Unwort-Jury: Rechte missbrauchen Remigration-Begriff schon lange

Der Begriff Remigration ist nach Einschätzung der Unwort-des-Jahres-Jury nicht erst in den vergangenen Wochen in gefährlicher und verschleiernder Weise missbraucht worden. „Bereits seit 2016 versuchen rechte Gruppierungen, den aus der Migrationsforschung stammenden Begriff ideologisch zu vereinnahmen und umzudeuten“, sagte Jury-Sprecherin Constanze Spieß am Montag der Katholischen Nachrichten-Agentur (KNA) in Marburg. Der Begriff finde sich auch während des ganzen Jahres in Bundestagsdebatten. Die AfD habe Remigration schon 2021 in ihrem Bundestagswahlprogramm verwendet.

Laut Spieß wurde Remigration für die Unwort-Wahl während des vergangenen Jahres von Bürgern insgesamt 27 Mal vorgeschlagen. „Dass nach den jüngsten Correctiv-Enthüllungen über das Potsdamer AfD-Treffen zu Remigrations-Plänen zuletzt sehr breit über den Begriff gesprochen wurde, ist letztlich ein Zufall.
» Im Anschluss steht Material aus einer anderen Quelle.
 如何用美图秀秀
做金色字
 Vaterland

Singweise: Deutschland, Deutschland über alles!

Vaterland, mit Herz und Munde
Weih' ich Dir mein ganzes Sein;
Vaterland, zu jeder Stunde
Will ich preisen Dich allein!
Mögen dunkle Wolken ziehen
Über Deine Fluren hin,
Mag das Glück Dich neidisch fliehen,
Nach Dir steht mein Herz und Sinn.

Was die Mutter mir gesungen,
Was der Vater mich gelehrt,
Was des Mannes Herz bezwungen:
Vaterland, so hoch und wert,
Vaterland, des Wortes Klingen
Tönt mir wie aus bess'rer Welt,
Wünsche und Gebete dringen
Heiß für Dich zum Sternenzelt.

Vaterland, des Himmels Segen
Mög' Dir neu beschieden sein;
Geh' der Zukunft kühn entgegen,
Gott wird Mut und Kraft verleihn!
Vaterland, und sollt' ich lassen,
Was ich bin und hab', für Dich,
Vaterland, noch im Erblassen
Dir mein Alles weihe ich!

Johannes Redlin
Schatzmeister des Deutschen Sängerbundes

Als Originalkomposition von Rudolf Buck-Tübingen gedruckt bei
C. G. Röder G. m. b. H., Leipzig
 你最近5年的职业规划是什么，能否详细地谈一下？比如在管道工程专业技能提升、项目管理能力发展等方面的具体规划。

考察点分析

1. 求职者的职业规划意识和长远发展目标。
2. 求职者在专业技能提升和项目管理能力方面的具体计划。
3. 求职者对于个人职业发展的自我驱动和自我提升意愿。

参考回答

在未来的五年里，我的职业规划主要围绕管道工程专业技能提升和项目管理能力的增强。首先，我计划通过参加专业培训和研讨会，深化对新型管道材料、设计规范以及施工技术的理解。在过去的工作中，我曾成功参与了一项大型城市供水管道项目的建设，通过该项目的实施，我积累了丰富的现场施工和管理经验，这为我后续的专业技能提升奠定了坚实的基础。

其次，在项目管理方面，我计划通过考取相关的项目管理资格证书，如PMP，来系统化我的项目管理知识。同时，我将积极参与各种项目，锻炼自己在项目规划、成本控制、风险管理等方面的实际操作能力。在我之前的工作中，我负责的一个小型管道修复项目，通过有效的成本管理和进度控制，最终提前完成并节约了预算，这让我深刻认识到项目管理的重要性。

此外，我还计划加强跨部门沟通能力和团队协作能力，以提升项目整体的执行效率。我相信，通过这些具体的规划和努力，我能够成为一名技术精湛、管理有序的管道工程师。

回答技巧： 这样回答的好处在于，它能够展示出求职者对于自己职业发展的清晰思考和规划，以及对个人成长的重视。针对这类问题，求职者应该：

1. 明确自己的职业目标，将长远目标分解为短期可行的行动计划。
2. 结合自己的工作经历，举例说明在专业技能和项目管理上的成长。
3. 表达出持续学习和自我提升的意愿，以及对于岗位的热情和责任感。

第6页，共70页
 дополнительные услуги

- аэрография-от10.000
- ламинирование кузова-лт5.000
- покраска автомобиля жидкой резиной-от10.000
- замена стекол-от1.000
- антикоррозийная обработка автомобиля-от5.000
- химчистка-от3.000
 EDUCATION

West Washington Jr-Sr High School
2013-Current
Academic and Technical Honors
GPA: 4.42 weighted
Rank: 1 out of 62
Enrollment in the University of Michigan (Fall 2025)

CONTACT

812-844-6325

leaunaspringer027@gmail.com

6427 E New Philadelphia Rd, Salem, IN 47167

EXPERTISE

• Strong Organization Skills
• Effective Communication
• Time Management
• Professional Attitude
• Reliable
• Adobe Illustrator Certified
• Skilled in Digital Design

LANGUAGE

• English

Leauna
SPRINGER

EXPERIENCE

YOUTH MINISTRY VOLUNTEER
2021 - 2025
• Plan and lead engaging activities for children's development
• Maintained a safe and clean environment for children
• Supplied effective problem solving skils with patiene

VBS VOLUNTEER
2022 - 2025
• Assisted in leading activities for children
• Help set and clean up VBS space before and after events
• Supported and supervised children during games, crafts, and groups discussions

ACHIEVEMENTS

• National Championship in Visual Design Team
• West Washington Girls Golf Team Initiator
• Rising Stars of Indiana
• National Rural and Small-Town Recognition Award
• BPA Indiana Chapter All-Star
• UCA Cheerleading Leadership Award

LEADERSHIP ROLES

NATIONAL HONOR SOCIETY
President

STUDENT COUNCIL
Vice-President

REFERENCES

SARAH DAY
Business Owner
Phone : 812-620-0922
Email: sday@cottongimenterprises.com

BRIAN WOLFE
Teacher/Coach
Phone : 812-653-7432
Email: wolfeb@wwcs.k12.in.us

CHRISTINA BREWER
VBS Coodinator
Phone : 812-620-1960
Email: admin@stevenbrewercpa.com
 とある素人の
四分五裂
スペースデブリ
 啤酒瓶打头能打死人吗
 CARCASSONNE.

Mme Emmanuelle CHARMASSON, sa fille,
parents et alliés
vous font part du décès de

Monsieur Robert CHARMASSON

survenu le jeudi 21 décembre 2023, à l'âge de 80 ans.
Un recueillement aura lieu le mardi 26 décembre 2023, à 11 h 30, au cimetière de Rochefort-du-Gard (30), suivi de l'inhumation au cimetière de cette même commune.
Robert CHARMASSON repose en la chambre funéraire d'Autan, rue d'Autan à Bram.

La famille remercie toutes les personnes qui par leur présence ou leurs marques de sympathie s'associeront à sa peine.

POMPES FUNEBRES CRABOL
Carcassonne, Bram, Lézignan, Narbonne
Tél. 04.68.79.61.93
Es bestätigt uns aber auch in unserer Unwort-Entscheidung“, sagte Spieß.

Die Marburger Sprachwissenschaftlerin sagte, die Unwort-Wahl wolle für unangemessenen Sprachgebrauch sensibilisieren. „Wir legen den Finger in die Wunde, wenn Sprache strategisch missbraucht wird.“ Es gehe jedoch nicht darum, Sprachvorschriften zu machen. „Wir wollen nur jedem und jeder die Möglichkeit geben, informiert und bewusst über die Verwendung von Sprache zu entscheiden.“ Klar sei zugleich, dass die Wahl immer auch Widerspruch auslöse. „Die ersten bösen E-Mails sind bereits bei mir angekommen“, sagte die Wissenschaftlerin.

Nach „Klimaterroristen“ im Jahre 2022 wurde „Remigration“ am Montag zum Unwort des Jahres 2023 gewählt. Rechte Parteien und Rechtsextreme würden den Ausdruck beschönigend für ihre Forderung nach Zwangsausweisungen und Deportationen missbrauchen, erläuterte die Unwort-Jury am Montag in Marburg. Remigration sei ein „rechter Kampfbegriff“ und eine „beschönigende Tarnvokabel“. Das, was mit der Verwendung des Wortes gefordert wird, verletzt freiheitliche und bürgerliche Grundrechte von Menschen mit Migrationsgeschichte.